WORK INSTRUCTION:
Can you reproduce, word for word, the part of the Brexit talks article below starting with "Mr Fox's comments" and going on through "in Manchester, England."?

PROVIDED TEXT:
□ □ □ □ □
UK's Fox slams EU for slow progress in Brexit talks
[MANCHESTER, England] Brexit negotiations descended into a blame game on Tuesday with UK Trade Secretary Liam Fox hitting back at the European Union in a dispute over why it is taking so long to get a deal.
"The process is being made harder than it has to be but the blame for that doesn't lie on this side of the Channel, the blame for that lies on the unwillingness of the European Union to get into the second stage of negotiations," Mr Fox said in a BBC radio interview.
Just hours earlier, EU President Jean-Claude Juncker and the bloc's chief Brexit negotiator Michel Barnier warned that Britain had not done enough in the divorce talks to move forward with a discussion on future trade terms.
Mr Fox's comments were partly aimed at his local audience - euro-skeptic Tories gathered at the Conservative Party's annual conference in Manchester, England.
These are the people who will pick the next party leader - and they are overwhelmingly pro-Brexit.
The longer the delay in moving on to discuss future trade, the "more difficult" for everybody to get to a deal in the timetable the UK wants - by Brexit day in March 2019, he said.
"There is intense frustration that the European Union are concentrating on issues like the money and not letting us progress beyond that - I think that is what's driving certainly the frustration of most of the people I have spoken to here over the last few days," said Mr Fox.
□ □ □ □ □
MATERIAL SHOWN:
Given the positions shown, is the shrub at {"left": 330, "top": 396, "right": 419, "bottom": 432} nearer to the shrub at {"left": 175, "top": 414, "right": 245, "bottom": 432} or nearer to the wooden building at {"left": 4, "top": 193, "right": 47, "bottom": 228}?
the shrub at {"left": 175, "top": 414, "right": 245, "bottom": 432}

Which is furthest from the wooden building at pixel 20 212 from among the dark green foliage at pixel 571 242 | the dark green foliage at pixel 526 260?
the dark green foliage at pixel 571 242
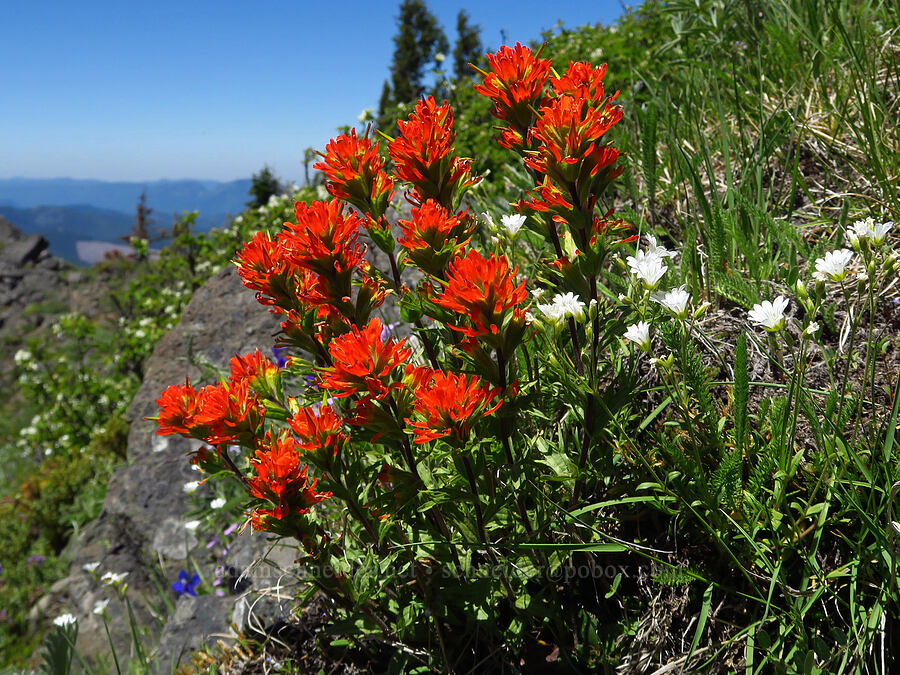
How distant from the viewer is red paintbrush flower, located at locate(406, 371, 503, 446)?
109cm

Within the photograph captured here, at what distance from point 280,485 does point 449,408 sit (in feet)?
1.52

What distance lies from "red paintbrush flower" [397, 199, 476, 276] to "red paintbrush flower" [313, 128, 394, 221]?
0.18m

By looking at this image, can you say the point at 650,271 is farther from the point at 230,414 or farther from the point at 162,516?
the point at 162,516

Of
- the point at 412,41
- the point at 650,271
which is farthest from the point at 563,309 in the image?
the point at 412,41

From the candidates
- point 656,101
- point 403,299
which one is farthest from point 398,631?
point 656,101

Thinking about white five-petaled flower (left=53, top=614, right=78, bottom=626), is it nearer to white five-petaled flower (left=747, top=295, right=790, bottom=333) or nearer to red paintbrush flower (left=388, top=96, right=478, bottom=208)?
red paintbrush flower (left=388, top=96, right=478, bottom=208)

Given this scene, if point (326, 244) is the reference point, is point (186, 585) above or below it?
below

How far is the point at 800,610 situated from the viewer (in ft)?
4.11

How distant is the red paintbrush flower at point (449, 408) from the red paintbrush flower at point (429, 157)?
515mm

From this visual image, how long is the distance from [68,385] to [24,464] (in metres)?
2.75

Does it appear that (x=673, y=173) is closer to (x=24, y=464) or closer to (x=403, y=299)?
(x=403, y=299)

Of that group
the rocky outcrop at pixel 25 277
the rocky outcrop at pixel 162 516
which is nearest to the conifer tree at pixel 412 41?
the rocky outcrop at pixel 25 277

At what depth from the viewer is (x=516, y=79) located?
4.68 ft

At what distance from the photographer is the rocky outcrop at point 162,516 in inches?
133
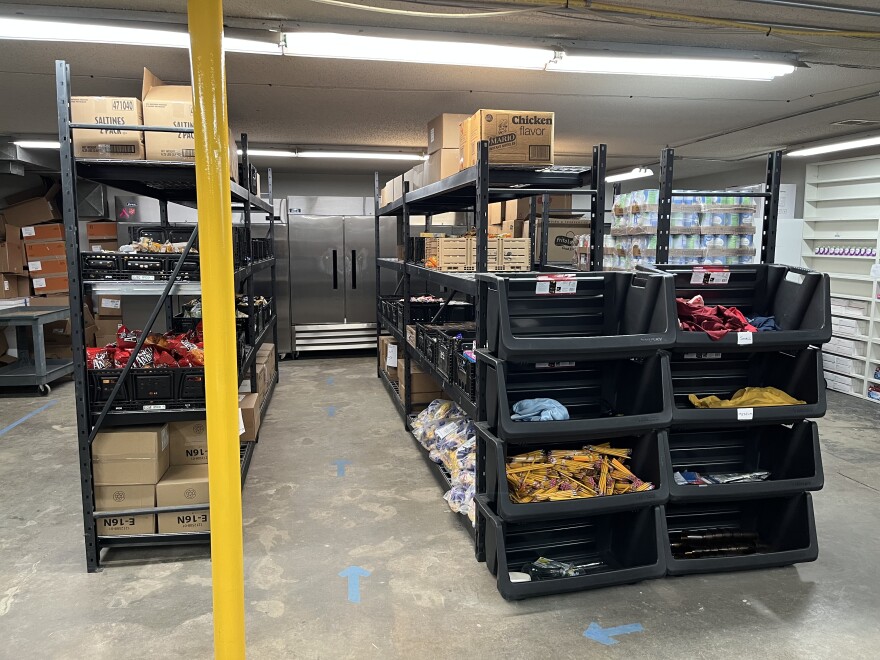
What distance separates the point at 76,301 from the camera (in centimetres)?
283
□ □ □ □ □
EXERCISE RESULT:
Mr Fox's comments were partly aimed at his local audience - euro-skeptic Tories gathered at the Conservative Party's annual conference in Manchester, England.